Short- and Long-Term Results of Hand-Sewn Coloanal Anastomosis Performed as a Salvage Procedure after Rectal Resection
G Eichhoff
Keywords
coloanal anastomosis, faecal incontinence, oncologic outcome, rectal cancer
Citation
G Eichhoff. Short- and Long-Term Results of Hand-Sewn Coloanal Anastomosis Performed as a Salvage Procedure after Rectal Resection. The Internet Journal of Surgery. 2008 Volume 18 Number 1.
Abstract
Background
The aim of this retrospective study is to show that pull-through anastomosis, as introduced by Parks, is the last possibility for sphincter sparing surgery in clinically difficult situations.
Methods
Fifty-nine hand-sewn coloanal anastomoses were performed in one university hospital when a stapling device could not be used. The indications for rectal surgery with consecutive coloanal anastomosis were rectal cancer (n=39), fistulae (n=10), and postoperative complications (n=10). A stapled anastomosis could not be performed due to complications including intraoperative complications, necessary second-look tumor resections, narrow or obese pelvis, or because of very deep tumor or lesion localization. Twenty-five patients underwent surgical procedures including 17 anterior resections and 24 intrapelvic radiations prior to the pull-through procedure.
Results
In-house mortality was 1.75%. Nine patients had to undergo relaparatomy with eight patients showing necrosis of the pulled through colon. The rates of anastomotic leakage, anastomotic stricture, and fistula were 37%, 20%, and 18%, respectively. Of the curatively treated patients, 25% developed tumor progression. Two rectovaginal fistulae became recurrent. In 35 patients, the protective colostomy was closeable. Anorectal continence was assessed by patient questionnaires based on the Kirwan classification as follows: (n=24): Grade III (38%), Grade IV (33%), and Grade V (29%).
Conclusions
Where a stapled anastomosis after rectal excision is impossible, patients' anorectal continence can be restored by performing a pull-through operation with hand-sewn coloanal anastomosis. However, the procedure carries a high postoperative complication rate and a poor functional outcome.
Background
Rectal cancer is the predominant reason why permanent colostomies are performed. Due to its anatomy, the excision of the rectum and the sphincter apparatus can also become necessary when neighboring organs experience benign or malignant disease. Abdominoperineal extirpation was developed by the surgeon Ernest Miles in the early 20th century and is the traditionally accepted therapy of choice for patients with deep rectal cancer, especially in cases of malignant infiltration into the sphincter muscles, because it maintains a five centimeter distal resection margin. However, surgeons today are less concerned with maintaining this margin, and increasingly attempt to preserve patient continence using alternative approaches. One aim of local radiation therapy is to address the increased rate of local recurrence that is believed to accompany lower resection margins.
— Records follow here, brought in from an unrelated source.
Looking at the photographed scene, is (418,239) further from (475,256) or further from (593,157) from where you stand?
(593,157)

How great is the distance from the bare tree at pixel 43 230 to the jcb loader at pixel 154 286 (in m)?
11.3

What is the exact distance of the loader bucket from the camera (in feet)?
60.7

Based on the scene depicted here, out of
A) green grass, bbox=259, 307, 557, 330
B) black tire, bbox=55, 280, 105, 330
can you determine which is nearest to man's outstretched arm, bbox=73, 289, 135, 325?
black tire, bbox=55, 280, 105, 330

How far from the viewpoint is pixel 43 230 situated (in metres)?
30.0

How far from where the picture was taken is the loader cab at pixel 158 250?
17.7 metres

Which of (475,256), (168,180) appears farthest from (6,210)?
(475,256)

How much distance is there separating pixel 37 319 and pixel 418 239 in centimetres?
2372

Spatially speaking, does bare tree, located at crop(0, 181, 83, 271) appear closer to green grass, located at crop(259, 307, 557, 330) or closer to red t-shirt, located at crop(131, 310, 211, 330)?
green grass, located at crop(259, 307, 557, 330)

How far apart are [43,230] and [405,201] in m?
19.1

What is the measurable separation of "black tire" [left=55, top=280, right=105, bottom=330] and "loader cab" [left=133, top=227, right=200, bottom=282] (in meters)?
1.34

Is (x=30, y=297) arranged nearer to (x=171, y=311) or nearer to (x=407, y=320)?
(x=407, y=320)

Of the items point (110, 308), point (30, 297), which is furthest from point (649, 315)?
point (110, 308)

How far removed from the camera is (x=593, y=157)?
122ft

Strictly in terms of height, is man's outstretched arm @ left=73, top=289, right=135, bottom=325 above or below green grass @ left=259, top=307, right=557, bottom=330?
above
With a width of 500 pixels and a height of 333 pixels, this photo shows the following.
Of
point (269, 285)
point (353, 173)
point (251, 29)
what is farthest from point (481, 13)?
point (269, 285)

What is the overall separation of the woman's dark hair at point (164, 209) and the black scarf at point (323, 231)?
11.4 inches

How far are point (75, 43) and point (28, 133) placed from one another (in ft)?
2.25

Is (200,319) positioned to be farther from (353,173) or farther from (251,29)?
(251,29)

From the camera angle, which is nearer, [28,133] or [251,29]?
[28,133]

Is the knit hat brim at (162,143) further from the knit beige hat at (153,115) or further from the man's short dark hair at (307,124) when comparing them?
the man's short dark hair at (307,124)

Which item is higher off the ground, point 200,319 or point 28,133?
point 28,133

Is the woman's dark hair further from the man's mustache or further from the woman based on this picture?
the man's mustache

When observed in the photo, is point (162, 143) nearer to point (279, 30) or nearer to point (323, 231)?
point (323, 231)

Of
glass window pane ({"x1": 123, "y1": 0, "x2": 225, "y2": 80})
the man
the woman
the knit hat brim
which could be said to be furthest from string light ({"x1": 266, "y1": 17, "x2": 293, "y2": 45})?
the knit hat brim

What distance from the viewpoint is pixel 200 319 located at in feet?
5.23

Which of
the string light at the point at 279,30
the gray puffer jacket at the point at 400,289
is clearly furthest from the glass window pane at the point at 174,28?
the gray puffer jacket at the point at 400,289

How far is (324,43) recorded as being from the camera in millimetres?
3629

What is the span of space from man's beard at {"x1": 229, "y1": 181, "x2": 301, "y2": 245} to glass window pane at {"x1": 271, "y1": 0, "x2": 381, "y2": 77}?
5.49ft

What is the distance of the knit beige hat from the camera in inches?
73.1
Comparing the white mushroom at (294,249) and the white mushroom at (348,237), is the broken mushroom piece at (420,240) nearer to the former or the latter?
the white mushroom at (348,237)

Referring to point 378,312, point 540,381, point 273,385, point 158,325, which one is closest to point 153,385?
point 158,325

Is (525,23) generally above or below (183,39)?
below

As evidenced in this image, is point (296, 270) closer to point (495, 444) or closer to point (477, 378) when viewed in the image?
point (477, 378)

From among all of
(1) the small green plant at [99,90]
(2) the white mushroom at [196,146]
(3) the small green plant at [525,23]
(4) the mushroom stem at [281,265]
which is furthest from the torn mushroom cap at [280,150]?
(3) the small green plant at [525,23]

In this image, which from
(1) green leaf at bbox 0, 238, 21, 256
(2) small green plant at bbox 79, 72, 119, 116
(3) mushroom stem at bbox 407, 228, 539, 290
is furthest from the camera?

The first sphincter saving pull-through procedures were performed in the late 19th century and in 1972, Sir Alan Parks successfully developed a modified form of this technique that is still in use today [1]. The advancement of mechanical staplers in the 1970s made it possible to perform a reliable anastomosis that connected the colon to the anal canal, and made the transanal anastomosis with the double stapling technique the most widely accepted treatment for low-grade rectal cancer. In the present study, the pull-through operation was not performed as an alternative to the stapled anastomosis, rather it was the last available option that could preserve the sphincter apparatus after rectal resection, and can therefore be considered to be a salvage procedure. The aim of the present study is to characterize the morbidity, the oncological results, and the functional results of this procedure in clinically difficult situations. The results section is followed by a discussion which takes into consideration the high rates of anastomotic dehiscence and incontinence after coloanal anastomosis (CAA).
Methods
This work represents a retrospective single center experience comprising 57 (36 male and 21 female) patients who, in an 11-year period, underwent 59 transanal pull-through operations with consecutive hand-sewn coloanal anastomoses. The mean age of the patients was 59.9 years (range, 28 to 79 years). The underlying diseases of 53 patients were malignant. Forty-eight patients suffered from rectal cancer, two from prostate cancer, and three from uterine carcinoma. The benign underlying diseases included one endometriosis, one benign colitis, and one perineal rupture.
The abdominal phase of the operation did not differ substantially from the standardized procedure for a low anterior rectal resection. The mobilization of the rectum was performed, including total mesorectal excision in the cancer operations. After the dissection of the rectum, a retractor was inserted and the mucosa of the anal canal was stripped off from the dentate line to just above the levators. Two different retractors were used, the Park's retractor and the Scott's retractor. The descending colon was pulled down and usually sewn end-to-end with 12 to 16 interrupted sutures. In 58 cases, a diverting stoma was constructed, either as a transverse colostomy or as a loop ileostomy. Due to the heterogeneity of the indications and the high number of pretreated patients, not every step in the conducted operations was performed for all patients. To create a reservoir or enable continuity, modifications were performed as follows; a J-pouch was created for two patients; a coloplasty pouch was created for three patients; and an ileocecal interposition was performed for two patients. Of four patients that underwent a laparoscopic procedure, two had conversions to open procedures due to adhesions and deep tumor localization.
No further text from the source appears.